◆ **Text segment**
Start of Block
The Galle Municipal Council is the local council for Galle, the capital city of Southern Province of Sri Lanka, the third level administrative division of the country. The council was established under the Municipalities Ordinance of 1865 as the third municipal council of Sri Lanka. Wijeyananda Dahanayake was the first elected mayor of the city, who was appointed in 1939. He later went on to become the fifth Prime Minister of Ceylon. The current mayor of Galle is Priyantha Godagama Sahabandu.

==Geography==
The Galle Four Gravets is 18.7 sqkm in area. The average elevation above sea level is 15 m.

==Administrative units==
Galle Municipal Council is divided into 50 Grama Niladhari Divisions (GN Divisions), with seven villages.

==Population==
The current population of Galle Four Gravets area, according to 2011 Census, is 101,159, a decline from the population of 103,246 in 2001.
End of Block
◆ **Supplied information**
Start of Block
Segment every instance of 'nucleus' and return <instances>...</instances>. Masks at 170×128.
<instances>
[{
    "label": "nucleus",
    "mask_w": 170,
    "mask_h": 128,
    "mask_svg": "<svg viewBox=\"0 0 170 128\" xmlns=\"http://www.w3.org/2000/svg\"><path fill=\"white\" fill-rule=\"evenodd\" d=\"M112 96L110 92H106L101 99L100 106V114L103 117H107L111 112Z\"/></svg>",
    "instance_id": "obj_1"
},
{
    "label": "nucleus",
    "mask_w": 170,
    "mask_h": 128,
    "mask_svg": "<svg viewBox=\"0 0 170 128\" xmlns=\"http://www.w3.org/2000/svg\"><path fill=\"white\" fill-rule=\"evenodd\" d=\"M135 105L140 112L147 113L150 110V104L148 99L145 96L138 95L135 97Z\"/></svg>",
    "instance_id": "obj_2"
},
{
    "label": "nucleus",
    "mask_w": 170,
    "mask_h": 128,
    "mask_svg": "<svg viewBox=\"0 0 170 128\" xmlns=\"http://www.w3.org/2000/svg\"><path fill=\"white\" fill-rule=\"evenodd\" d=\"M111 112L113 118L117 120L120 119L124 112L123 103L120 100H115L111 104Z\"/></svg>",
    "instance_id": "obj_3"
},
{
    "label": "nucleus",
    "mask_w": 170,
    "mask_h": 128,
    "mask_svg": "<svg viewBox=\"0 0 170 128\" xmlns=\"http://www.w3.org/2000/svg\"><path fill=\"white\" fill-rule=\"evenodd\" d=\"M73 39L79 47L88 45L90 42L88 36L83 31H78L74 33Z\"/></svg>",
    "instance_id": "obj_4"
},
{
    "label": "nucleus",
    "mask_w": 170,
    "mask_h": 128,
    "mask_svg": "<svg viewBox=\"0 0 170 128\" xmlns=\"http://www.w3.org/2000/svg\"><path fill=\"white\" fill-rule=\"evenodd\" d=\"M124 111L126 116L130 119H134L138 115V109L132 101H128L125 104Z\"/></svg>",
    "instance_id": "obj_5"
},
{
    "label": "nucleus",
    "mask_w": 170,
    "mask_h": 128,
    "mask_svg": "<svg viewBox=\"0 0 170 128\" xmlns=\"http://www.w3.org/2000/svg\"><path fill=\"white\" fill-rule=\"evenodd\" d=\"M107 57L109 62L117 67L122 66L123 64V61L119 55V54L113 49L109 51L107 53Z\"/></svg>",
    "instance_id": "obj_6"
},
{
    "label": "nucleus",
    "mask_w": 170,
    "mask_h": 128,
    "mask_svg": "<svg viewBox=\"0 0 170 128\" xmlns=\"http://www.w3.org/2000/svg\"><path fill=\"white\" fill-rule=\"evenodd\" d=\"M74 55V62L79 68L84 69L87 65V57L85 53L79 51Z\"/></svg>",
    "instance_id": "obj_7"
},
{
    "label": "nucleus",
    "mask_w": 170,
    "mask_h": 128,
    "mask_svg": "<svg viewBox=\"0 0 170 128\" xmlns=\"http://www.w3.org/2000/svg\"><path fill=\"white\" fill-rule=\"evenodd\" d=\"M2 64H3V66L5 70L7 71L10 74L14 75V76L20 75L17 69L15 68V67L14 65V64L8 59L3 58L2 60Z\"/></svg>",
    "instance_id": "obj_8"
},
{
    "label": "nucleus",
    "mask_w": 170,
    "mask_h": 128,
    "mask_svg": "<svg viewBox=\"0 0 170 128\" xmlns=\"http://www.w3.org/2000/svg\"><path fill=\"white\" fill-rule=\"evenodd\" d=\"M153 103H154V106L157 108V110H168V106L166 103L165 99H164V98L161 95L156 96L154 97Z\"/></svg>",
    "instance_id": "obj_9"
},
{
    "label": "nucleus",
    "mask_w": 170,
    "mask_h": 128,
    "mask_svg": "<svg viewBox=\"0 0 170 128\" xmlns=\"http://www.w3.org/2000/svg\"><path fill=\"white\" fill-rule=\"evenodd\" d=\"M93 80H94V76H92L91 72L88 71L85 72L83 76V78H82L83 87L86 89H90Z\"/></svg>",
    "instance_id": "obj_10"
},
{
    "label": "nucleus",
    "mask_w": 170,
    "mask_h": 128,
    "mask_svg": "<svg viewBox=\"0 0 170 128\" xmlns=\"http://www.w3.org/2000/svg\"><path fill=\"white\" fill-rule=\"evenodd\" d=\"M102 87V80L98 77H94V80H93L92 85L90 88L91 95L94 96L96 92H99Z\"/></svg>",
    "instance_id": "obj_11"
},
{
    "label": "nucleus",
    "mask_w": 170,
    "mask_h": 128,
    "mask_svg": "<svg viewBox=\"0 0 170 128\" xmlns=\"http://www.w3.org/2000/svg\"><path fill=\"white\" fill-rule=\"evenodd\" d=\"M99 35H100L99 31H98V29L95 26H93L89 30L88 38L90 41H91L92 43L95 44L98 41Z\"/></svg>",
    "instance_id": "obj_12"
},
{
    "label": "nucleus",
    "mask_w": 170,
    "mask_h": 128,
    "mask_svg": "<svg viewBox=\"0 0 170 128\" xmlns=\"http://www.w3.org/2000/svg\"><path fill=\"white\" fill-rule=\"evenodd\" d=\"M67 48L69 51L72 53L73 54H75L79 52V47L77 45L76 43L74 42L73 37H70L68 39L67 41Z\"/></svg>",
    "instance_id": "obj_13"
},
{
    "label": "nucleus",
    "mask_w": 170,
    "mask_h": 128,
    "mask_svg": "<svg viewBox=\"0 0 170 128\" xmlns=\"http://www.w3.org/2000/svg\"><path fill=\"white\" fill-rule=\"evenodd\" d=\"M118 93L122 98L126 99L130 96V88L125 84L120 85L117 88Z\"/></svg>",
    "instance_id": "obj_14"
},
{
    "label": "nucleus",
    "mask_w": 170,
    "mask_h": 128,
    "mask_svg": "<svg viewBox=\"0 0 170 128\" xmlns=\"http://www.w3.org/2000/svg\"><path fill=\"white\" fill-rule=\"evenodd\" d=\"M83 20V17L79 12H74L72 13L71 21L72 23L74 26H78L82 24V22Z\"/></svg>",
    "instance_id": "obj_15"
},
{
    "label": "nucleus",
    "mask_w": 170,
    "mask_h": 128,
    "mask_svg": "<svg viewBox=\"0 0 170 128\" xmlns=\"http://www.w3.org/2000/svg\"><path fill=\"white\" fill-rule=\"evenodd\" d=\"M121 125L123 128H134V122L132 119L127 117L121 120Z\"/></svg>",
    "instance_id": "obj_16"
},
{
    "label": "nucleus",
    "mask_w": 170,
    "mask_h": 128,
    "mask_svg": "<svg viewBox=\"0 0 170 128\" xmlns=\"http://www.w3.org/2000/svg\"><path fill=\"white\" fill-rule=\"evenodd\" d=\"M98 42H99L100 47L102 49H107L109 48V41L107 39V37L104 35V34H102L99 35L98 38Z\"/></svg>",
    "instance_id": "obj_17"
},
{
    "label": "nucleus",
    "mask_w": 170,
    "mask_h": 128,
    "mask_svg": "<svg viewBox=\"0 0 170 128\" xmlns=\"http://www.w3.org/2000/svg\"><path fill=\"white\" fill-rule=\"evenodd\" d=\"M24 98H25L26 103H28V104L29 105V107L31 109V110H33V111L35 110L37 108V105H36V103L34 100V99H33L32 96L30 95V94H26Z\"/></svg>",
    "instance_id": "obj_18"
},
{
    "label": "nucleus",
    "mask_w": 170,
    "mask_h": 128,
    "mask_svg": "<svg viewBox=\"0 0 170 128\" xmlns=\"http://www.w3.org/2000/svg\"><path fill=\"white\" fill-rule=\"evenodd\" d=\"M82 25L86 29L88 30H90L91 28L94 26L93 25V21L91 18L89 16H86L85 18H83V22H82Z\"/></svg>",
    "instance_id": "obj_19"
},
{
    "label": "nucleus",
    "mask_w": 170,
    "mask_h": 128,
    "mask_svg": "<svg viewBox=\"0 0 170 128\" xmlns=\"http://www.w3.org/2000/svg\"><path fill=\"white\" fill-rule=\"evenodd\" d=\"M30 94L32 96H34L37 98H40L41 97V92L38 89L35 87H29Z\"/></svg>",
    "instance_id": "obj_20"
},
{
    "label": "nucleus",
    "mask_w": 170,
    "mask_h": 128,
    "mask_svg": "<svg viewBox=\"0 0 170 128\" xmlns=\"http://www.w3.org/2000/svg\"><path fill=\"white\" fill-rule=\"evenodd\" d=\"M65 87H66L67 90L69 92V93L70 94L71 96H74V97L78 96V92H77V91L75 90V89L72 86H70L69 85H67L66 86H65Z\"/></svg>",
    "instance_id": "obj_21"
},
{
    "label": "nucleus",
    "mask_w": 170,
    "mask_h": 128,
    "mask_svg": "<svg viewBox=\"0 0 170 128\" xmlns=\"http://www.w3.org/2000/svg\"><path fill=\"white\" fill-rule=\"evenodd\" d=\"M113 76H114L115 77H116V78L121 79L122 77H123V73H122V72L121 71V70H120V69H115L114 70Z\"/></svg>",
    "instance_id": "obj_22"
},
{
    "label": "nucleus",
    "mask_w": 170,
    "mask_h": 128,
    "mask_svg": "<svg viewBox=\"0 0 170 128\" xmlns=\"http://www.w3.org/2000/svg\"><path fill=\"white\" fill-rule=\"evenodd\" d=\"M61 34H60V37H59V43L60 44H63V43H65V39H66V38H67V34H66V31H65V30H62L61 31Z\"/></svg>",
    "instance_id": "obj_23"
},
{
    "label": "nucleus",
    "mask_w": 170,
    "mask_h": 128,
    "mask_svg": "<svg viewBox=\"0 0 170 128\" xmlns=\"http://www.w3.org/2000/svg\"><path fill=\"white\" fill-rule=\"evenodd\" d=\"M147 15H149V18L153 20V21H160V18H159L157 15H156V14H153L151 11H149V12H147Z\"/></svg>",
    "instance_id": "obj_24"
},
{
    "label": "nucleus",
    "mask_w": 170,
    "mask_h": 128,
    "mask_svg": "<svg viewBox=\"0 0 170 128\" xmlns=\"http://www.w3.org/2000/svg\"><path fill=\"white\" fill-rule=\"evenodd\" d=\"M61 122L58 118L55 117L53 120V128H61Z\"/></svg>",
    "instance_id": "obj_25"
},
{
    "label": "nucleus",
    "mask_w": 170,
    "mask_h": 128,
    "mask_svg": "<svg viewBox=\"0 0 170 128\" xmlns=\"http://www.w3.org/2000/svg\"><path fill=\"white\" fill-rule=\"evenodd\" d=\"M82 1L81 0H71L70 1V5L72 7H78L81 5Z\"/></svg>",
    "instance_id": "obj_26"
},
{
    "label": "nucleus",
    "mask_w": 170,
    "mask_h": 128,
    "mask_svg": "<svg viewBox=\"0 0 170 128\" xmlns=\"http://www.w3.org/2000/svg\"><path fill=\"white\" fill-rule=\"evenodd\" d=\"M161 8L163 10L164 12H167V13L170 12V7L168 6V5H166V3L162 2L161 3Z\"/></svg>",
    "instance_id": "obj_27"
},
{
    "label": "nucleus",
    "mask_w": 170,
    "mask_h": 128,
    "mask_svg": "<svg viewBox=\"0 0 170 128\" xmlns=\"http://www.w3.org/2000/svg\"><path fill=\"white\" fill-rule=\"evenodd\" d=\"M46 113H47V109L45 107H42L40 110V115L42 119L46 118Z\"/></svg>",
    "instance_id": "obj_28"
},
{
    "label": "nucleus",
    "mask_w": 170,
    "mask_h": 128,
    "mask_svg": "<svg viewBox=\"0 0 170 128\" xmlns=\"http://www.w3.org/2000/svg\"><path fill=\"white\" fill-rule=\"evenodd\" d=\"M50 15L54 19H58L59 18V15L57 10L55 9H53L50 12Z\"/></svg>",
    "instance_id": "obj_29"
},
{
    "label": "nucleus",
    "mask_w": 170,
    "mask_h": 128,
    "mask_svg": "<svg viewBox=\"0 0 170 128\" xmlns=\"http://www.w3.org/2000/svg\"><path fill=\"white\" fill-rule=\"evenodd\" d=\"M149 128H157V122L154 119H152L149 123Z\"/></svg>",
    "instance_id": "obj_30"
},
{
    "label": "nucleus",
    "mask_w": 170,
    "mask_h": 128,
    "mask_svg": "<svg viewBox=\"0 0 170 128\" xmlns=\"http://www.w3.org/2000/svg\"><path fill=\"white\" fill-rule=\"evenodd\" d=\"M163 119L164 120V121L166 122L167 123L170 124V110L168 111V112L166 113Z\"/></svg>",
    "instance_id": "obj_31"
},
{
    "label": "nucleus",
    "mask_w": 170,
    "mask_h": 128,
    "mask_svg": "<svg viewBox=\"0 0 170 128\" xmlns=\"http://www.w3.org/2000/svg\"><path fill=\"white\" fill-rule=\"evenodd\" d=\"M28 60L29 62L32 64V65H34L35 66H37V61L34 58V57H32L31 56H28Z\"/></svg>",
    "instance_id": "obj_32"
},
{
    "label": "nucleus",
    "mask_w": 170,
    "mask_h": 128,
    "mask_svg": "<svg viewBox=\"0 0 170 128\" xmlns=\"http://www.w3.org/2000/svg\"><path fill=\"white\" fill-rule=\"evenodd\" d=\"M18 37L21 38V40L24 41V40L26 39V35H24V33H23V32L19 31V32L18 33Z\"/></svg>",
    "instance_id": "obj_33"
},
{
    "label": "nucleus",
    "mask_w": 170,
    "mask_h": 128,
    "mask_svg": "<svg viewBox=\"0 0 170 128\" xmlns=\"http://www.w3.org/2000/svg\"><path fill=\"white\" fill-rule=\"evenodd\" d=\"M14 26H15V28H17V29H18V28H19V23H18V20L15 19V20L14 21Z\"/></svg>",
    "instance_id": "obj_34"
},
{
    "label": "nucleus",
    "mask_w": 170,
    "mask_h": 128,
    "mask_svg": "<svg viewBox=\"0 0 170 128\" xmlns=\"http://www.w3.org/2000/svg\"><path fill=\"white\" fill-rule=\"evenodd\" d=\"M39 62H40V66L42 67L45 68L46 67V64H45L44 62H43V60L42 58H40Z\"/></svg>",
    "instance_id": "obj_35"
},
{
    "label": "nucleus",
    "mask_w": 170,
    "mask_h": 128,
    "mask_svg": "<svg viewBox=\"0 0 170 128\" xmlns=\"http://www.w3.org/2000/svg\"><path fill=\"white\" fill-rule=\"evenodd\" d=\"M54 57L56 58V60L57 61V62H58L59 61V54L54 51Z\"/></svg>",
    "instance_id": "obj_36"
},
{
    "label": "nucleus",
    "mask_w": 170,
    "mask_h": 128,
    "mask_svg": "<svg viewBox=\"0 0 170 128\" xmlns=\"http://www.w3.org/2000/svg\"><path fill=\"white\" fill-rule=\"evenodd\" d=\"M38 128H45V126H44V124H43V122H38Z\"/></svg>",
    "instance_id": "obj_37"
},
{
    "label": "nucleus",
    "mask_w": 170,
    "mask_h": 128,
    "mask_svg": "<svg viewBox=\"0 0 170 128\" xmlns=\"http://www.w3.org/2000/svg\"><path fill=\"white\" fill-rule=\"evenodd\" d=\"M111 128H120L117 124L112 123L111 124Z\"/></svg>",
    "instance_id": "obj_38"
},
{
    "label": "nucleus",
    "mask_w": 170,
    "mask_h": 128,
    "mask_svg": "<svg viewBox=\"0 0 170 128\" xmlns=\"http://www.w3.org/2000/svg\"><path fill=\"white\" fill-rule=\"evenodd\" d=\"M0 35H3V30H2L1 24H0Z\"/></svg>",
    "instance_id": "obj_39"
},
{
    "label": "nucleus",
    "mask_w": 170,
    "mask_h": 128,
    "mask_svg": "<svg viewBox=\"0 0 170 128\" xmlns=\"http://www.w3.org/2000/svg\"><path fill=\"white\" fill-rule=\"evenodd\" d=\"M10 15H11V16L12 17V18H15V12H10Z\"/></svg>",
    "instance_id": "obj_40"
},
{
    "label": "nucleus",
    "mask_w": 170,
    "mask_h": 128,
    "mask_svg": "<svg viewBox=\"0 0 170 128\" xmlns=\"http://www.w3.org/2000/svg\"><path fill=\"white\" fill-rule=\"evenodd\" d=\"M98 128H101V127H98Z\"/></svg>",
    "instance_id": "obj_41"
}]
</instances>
End of Block
◆ **Action item A**
In the text about the Galle Municipal Council, who was the first elected mayor of Galle?
◆ **Action item B**
Extract the part of the text about the Galle Municipal Council from "The Galle Municipal" up to and including "level is 15 m.".
The records come from a separate source, not from the text about the Galle Municipal Council.

◆ **Written answer A**
Wijeyananda Dahanayake

◆ **Written answer B**
The Galle Municipal Council is the local council for Galle, the capital city of Southern Province of Sri Lanka, the third level administrative division of the country. The council was established under the Municipalities Ordinance of 1865 as the third municipal council of Sri Lanka. Wijeyananda Dahanayake was the first elected mayor of the city, who was appointed in 1939. He later went on to become the fifth Prime Minister of Ceylon. The current mayor of Galle is Priyantha Godagama Sahabandu.

==Geography==
The Galle Four Gravets is 18.7 sqkm in area. The average elevation above sea level is 15 m.